Shiites denied pilgrimage under Saddam Hussein
With Shiites a small minority in the Muslim world but a majority long denied both freedom or religion and political power in Iraq, the Arbaeen commemorations are also seen an expression of Shiite power. Many of the faithful say they have become even more determined to carry out the pilgrimage in the face of attacks.
Many are making up for all the years they were banned from publicly commemorating the event under the mainly Sunni regime of Saddam Hussein.
Younnis Raheem Mohammad Zuhaira, a high school mathematics teacher from Diyala Province, says he and others tried to make the pilgrimage in secret before the war, walking through fields and date orchards to reach Karbala. If caught, they were stopped and sent back.
“All those times we were doing the pilgrimage it was with fear and suffering,” says Mr. Zuhaira. He says he once witnessed a group of young men beaten to death by Iraqi security forces near the tomb of Imam Hussein in Karbala for uttering pro-Shiite slogans.
“I saw it with my own eyes.… I wanted to leave but I was dragged by one of the security guards and pushed down and all the rifles were point[ed] at our heads. They kept us like that for an hour and then they let us go.”
Sectarian tensions on the rise
Sectarian tension in Iraq has grown with Prime Minister Nouri al-Maliki’s government seeking the arrest of a Sunni Vice President Tariq al-Hashemi, linking him to a suicide bomb that exploded in parliament in December. Mr.

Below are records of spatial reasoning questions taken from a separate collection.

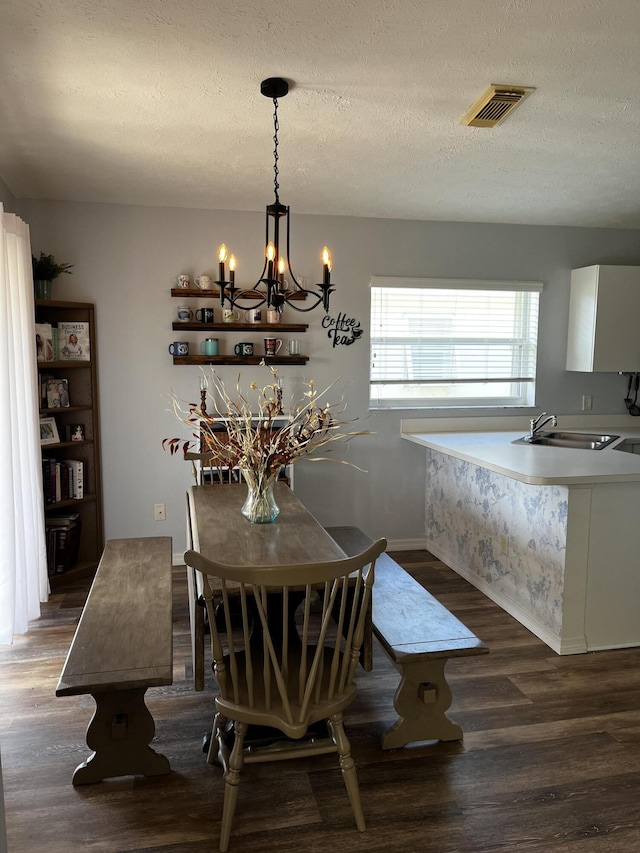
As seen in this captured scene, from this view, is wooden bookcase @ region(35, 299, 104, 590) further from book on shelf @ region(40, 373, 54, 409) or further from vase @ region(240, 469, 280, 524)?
vase @ region(240, 469, 280, 524)

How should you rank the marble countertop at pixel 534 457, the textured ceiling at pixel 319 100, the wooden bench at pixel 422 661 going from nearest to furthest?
the textured ceiling at pixel 319 100 < the wooden bench at pixel 422 661 < the marble countertop at pixel 534 457

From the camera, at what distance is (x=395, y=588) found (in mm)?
2723

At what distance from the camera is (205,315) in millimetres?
4055

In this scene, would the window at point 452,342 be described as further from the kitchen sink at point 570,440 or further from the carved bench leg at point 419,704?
the carved bench leg at point 419,704

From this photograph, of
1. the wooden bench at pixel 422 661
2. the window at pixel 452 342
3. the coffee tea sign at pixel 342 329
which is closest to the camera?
the wooden bench at pixel 422 661

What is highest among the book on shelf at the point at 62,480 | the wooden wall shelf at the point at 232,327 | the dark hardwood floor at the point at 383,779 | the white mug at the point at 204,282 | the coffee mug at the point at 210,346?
the white mug at the point at 204,282

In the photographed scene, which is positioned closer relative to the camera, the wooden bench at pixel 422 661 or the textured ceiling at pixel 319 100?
the textured ceiling at pixel 319 100

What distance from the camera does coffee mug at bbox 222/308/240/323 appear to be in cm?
410

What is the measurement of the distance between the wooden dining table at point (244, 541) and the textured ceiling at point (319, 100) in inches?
64.5

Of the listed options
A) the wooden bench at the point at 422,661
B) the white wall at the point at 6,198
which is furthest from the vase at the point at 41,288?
the wooden bench at the point at 422,661

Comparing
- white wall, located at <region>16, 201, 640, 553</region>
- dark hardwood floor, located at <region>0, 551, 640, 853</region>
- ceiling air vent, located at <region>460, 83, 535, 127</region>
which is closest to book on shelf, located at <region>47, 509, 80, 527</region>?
white wall, located at <region>16, 201, 640, 553</region>

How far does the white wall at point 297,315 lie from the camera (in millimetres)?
4012

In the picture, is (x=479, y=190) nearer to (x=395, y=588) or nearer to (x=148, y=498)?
(x=395, y=588)

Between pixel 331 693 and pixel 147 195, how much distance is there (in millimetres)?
3064
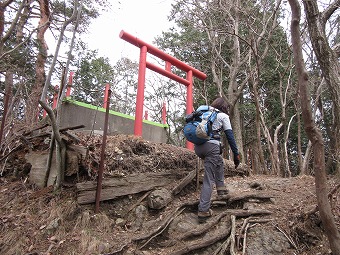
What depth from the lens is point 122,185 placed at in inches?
159

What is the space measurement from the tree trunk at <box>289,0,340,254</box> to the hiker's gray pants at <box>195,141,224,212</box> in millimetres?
1539

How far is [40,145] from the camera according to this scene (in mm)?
4930

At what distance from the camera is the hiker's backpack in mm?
3826

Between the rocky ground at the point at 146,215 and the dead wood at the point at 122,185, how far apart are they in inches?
1.0

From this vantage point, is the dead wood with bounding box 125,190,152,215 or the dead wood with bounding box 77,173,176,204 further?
the dead wood with bounding box 125,190,152,215

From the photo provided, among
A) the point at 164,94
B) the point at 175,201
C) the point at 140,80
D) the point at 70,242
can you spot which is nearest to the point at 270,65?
the point at 164,94

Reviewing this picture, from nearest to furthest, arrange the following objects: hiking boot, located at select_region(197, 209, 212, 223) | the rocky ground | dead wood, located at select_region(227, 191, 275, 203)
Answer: the rocky ground → hiking boot, located at select_region(197, 209, 212, 223) → dead wood, located at select_region(227, 191, 275, 203)

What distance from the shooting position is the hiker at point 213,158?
377cm

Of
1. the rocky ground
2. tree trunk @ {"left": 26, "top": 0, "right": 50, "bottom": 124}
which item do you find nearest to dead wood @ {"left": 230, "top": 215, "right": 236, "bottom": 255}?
the rocky ground

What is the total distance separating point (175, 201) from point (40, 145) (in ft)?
9.73

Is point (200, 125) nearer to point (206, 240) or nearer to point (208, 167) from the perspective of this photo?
point (208, 167)

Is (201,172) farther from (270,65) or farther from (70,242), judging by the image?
(270,65)

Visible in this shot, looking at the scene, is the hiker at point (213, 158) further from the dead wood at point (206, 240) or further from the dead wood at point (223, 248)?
the dead wood at point (223, 248)

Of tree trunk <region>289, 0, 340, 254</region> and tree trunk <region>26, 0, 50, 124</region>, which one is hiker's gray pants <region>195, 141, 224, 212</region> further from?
tree trunk <region>26, 0, 50, 124</region>
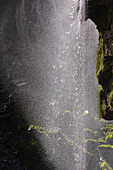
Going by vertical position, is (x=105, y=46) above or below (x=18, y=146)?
above

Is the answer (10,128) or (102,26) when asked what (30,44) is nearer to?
(10,128)

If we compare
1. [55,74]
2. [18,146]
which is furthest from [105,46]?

Hashemi, who has taken refuge in Kurdish-controlled northern Iraq, denies all charges.
Outside the Green Zone, where the Iraqi government is based, most Shiite Iraqis say they don’t fear a return to civil war as seen in 2006-07, when Shiite militias were fighting Sunni extremists.
“This is a political game,” says Huseein Ali al-Azzawi, a government employee on his way to Karbala. He says the bitter experience of Iraq’s sectarian fighting, when ordinary Iraqis turned to Shiite militias and Sunni extremists for protection, has taught people that they were being drawn into the conflict for political purposes.
“We are much more aware now,” he says. “The people – the tribes and the citizens – know this was politicized and they will not let it happen again."